As straight-faced Afghan prison officials scratched their heads and pointed to the empty tunnel entrance, which apparently allowed at least 471 Taliban prisoners to escape, we are expected to believe their claim that this was not an inside job.
To back up that story, the Afghan guards stated that there was no need for the Taliban detainees to obtain the keys to their cells that night because it was common practice to leave all the cells open at night.
We are then to believe that some 471 prisoners — essentially an entire battalion of fighters — carrying their belongings and equipped with flashlights silently filed out through a 360-metre tunnel.
This was to have occurred sometime between 2 and 4 a.m., and during that two-hour time frame, not a single guard twigged to the fact that the crowded mass of snoring, farting, wheezing humanity had gone silent and that the cellblocks had emptied.
The tunnel itself is another amazing feat of surreptitious construction. Using a building about 400 metres from the bustling Sarpoza prison, the Taliban mining crew somehow managed to conceal their months-long digging, despite the fact that, in the estimate of one Afghan official, they would have extracted one thousand truckloads of dirt.
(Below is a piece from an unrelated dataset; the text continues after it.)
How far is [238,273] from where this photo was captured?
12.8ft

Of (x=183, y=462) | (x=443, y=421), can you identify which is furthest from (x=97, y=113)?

In all that time, not one guard or policeman found it untoward that truckloads of earth were emanating from the same dwelling?
As for the night of the escape, the official theory is that, as the 471 prisoners emerged from the tunnel, they were given a fresh set of civilian clothing and then whisked away in a convoy of waiting cars. Even if we are to accept the possibility that six prisoners crammed into each vehicle alongside the drivers, that would still amount to no fewer than 80 cars involved in the prison break.
Given that this central part of Kandahar City is subjected to a strictly enforced night curfew, heavily patrolled by the Afghan National Army and Afghan National Police, not to mention being in close proximity to NATO rapid reaction forces, how could such a monumental, nocturnal movement of people have gone unnoticed and unchecked?
If we are to accept that this was simply a lucky lightning strike by the Taliban, then we would have to accept that this is the second time that lightning has struck the same prison.